EUR/GBP falls to near 0.8550 as BoE could delay rate cuts

The EUR/GBP pair is on a losing streak for the third day in a row, currently trading around 0.8570. This is due to growing expectations that the Bank of England (BoE) will delay rate cuts, as indicated by a Reuters poll. The UK 10-year yield has increased, leading to hawkish expectations for the BoE’s monetary policy stance.

ECB’s Schnabel mentioned that achieving Eurozone inflation of 2% could be challenging. The Pound Sterling is receiving support as the market anticipates that the BoE will likely hold off on lowering borrowing costs until the next quarter.

Bank of England Chief Economist Huw Pill stated that interest rate cuts are still some way off, despite the passage of time bringing them closer. The UK 10-year Gilt yield is near five-month highs at 4.31%, reinforcing expectations for the BoE’s stance.

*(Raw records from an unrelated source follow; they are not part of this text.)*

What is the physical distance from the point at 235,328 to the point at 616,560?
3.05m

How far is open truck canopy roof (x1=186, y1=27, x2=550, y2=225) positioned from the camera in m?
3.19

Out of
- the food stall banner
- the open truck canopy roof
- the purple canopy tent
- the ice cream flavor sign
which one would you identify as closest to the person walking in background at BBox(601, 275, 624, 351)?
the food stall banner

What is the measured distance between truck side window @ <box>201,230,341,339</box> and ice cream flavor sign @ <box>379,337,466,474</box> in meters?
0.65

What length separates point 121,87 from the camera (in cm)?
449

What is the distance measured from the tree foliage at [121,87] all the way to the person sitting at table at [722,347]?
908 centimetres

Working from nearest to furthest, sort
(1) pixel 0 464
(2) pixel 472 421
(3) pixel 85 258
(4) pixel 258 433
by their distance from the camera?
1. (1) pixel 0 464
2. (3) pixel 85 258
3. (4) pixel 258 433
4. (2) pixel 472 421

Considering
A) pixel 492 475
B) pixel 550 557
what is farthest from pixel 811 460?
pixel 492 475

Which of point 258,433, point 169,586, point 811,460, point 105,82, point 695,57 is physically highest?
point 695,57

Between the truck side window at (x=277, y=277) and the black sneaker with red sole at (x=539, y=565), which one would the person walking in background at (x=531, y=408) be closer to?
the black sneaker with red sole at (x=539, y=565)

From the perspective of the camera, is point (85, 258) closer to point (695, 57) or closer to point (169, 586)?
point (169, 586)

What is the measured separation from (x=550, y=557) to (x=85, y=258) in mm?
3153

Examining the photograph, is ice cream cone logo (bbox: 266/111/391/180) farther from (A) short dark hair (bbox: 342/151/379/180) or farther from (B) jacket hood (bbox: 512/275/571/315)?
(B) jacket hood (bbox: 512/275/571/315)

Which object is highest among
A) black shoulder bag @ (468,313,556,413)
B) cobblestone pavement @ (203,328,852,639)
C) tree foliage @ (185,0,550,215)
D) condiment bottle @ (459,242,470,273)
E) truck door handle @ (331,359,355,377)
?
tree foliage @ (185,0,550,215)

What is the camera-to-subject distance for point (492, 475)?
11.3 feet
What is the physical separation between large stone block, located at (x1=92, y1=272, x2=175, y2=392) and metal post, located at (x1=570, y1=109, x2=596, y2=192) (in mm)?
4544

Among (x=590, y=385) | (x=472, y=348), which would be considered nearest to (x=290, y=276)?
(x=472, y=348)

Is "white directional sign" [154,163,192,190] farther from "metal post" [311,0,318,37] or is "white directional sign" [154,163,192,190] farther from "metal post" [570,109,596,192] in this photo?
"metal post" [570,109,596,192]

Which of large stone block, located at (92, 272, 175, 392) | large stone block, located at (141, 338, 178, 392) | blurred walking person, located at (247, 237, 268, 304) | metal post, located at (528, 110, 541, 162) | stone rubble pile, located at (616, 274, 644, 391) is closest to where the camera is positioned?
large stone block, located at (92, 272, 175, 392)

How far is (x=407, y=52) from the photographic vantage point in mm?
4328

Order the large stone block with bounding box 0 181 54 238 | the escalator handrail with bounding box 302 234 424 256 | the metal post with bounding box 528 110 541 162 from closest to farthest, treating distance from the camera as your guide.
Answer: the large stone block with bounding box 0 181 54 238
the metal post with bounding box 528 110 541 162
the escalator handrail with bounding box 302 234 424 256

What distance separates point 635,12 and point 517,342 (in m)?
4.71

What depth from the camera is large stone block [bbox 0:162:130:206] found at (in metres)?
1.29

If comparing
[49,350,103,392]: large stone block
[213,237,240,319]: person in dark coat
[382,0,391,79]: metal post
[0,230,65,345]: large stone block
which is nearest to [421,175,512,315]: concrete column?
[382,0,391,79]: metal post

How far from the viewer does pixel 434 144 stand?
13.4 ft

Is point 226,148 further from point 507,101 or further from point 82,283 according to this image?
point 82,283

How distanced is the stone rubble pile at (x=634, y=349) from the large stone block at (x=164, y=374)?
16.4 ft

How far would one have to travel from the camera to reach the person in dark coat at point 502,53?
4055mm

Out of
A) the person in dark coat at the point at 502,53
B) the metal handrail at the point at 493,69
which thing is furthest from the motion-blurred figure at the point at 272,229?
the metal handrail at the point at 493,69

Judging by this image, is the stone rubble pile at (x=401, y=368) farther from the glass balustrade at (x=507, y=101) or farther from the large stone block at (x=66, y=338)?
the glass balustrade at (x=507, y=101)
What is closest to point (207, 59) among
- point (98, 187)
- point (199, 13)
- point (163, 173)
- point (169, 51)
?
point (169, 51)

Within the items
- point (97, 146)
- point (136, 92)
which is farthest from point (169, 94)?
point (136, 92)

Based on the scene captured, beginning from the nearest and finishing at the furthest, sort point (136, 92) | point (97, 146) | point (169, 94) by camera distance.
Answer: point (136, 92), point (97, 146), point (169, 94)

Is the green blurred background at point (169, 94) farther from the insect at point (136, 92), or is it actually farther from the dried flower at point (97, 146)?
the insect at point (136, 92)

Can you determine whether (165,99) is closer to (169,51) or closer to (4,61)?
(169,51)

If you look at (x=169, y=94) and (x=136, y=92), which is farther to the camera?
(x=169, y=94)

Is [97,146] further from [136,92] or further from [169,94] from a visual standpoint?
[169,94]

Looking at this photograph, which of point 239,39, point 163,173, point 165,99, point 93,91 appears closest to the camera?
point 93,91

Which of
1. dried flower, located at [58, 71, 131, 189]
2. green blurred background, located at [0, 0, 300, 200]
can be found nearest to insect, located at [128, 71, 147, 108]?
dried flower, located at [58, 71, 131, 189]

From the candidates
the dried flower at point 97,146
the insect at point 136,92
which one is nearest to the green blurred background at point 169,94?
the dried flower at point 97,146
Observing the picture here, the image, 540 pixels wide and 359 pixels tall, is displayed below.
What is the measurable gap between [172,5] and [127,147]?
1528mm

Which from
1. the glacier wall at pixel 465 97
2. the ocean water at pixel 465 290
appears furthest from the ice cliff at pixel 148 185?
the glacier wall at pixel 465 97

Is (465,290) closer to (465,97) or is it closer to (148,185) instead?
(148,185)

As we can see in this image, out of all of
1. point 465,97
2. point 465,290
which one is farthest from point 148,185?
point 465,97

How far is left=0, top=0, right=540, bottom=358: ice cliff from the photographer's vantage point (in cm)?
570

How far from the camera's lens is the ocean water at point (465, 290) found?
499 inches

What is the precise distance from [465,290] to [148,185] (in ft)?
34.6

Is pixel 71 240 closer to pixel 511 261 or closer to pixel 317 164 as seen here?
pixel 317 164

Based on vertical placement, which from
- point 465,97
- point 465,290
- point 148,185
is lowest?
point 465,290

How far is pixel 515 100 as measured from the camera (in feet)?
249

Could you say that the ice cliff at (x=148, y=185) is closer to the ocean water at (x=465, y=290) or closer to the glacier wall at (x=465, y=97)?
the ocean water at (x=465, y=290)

The ECB is planning to lower interest rates this year, with ECB President Christine Lagarde suggesting a potential decrease in the deposit rate in June. ECB board member Isabel Schnabel highlighted challenges in reaching the inflation target, particularly in services inflation.

German Consumer Confidence Survey for May showed improvement, with expectations of better consumer sentiment in the coming months. UK Consumer Confidence data is set to be released on Friday, with a slight improvement expected for April.